- [The problem]: Every record below must be set down again exactly as given.

- [Dataset]:
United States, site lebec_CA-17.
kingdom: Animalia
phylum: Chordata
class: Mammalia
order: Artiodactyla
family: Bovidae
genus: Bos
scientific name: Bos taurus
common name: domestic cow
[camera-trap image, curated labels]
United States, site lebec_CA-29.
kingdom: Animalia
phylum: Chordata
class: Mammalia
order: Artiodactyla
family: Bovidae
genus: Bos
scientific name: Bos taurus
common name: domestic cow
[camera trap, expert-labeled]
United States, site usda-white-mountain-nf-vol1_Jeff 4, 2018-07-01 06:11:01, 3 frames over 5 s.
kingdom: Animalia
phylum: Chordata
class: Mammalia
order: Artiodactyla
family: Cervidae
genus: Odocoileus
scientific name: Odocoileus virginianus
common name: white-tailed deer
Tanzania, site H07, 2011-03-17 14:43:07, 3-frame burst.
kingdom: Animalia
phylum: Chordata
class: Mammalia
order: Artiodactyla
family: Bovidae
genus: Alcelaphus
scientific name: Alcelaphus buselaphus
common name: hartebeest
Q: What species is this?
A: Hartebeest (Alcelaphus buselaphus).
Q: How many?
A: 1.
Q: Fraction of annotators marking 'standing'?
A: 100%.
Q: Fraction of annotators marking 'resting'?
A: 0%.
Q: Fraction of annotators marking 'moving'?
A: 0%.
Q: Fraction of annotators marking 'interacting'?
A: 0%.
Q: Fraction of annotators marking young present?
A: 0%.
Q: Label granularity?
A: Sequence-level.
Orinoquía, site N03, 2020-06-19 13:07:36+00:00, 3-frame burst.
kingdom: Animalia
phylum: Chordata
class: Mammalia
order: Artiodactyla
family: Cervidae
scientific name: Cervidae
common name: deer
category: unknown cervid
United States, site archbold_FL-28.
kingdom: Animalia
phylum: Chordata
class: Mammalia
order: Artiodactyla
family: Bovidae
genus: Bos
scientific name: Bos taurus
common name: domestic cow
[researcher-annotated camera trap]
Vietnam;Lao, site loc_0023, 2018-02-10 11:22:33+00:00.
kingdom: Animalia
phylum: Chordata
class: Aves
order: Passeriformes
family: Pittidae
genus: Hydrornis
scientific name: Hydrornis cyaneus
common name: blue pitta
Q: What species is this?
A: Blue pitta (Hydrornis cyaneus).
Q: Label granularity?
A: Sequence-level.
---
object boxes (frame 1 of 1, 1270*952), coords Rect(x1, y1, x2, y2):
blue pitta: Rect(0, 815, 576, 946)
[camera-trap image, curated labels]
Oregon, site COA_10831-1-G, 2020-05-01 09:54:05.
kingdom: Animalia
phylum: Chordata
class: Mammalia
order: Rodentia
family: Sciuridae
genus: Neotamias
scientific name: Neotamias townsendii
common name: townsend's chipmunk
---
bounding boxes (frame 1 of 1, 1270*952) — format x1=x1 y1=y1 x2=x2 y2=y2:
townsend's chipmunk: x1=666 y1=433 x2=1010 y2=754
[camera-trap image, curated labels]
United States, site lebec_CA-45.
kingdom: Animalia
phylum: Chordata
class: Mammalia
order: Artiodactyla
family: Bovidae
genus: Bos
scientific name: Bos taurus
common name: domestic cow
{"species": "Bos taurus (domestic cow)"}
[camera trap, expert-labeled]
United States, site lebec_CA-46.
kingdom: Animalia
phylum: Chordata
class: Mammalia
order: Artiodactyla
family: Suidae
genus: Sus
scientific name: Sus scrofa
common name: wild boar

- [Response]:
United States, site lebec_CA-17.
kingdom: Animalia
phylum: Chordata
class: Mammalia
order: Artiodactyla
family: Bovidae
genus: Bos
scientific name: Bos taurus
common name: domestic cow
[camera-trap image, curated labels]
United States, site lebec_CA-29.
kingdom: Animalia
phylum: Chordata
class: Mammalia
order: Artiodactyla
family: Bovidae
genus: Bos
scientific name: Bos taurus
common name: domestic cow
[camera trap, expert-labeled]
United States, site usda-white-mountain-nf-vol1_Jeff 4, 2018-07-01 06:11:01, 3 frames over 5 s.
kingdom: Animalia
phylum: Chordata
class: Mammalia
order: Artiodactyla
family: Cervidae
genus: Odocoileus
scientific name: Odocoileus virginianus
common name: white-tailed deer
Tanzania, site H07, 2011-03-17 14:43:07, 3-frame burst.
kingdom: Animalia
phylum: Chordata
class: Mammalia
order: Artiodactyla
family: Bovidae
genus: Alcelaphus
scientific name: Alcelaphus buselaphus
common name: hartebeest
Q: What species is this?
A: Hartebeest (Alcelaphus buselaphus).
Q: How many?
A: 1.
Q: Fraction of annotators marking 'standing'?
A: 100%.
Q: Fraction of annotators marking 'resting'?
A: 0%.
Q: Fraction of annotators marking 'moving'?
A: 0%.
Q: Fraction of annotators marking 'interacting'?
A: 0%.
Q: Fraction of annotators marking young present?
A: 0%.
Q: Label granularity?
A: Sequence-level.
Orinoquía, site N03, 2020-06-19 13:07:36+00:00, 3-frame burst.
kingdom: Animalia
phylum: Chordata
class: Mammalia
order: Artiodactyla
family: Cervidae
scientific name: Cervidae
common name: deer
category: unknown cervid
United States, site archbold_FL-28.
kingdom: Animalia
phylum: Chordata
class: Mammalia
order: Artiodactyla
family: Bovidae
genus: Bos
scientific name: Bos taurus
common name: domestic cow
[researcher-annotated camera trap]
Vietnam;Lao, site loc_0023, 2018-02-10 11:22:33+00:00.
kingdom: Animalia
phylum: Chordata
class: Aves
order: Passeriformes
family: Pittidae
genus: Hydrornis
scientific name: Hydrornis cyaneus
common name: blue pitta
Q: What species is this?
A: Blue pitta (Hydrornis cyaneus).
Q: Label granularity?
A: Sequence-level.
---
object boxes (frame 1 of 1, 1270*952), coords Rect(x1, y1, x2, y2):
blue pitta: Rect(0, 815, 576, 946)
[camera-trap image, curated labels]
Oregon, site COA_10831-1-G, 2020-05-01 09:54:05.
kingdom: Animalia
phylum: Chordata
class: Mammalia
order: Rodentia
family: Sciuridae
genus: Neotamias
scientific name: Neotamias townsendii
common name: townsend's chipmunk
---
bounding boxes (frame 1 of 1, 1270*952) — format x1=x1 y1=y1 x2=x2 y2=y2:
townsend's chipmunk: x1=666 y1=433 x2=1010 y2=754
[camera-trap image, curated labels]
United States, site lebec_CA-45.
kingdom: Animalia
phylum: Chordata
class: Mammalia
order: Artiodactyla
family: Bovidae
genus: Bos
scientific name: Bos taurus
common name: domestic cow
{"species": "Bos taurus (domestic cow)"}
[camera trap, expert-labeled]
United States, site lebec_CA-46.
kingdom: Animalia
phylum: Chordata
class: Mammalia
order: Artiodactyla
family: Suidae
genus: Sus
scientific name: Sus scrofa
common name: wild boar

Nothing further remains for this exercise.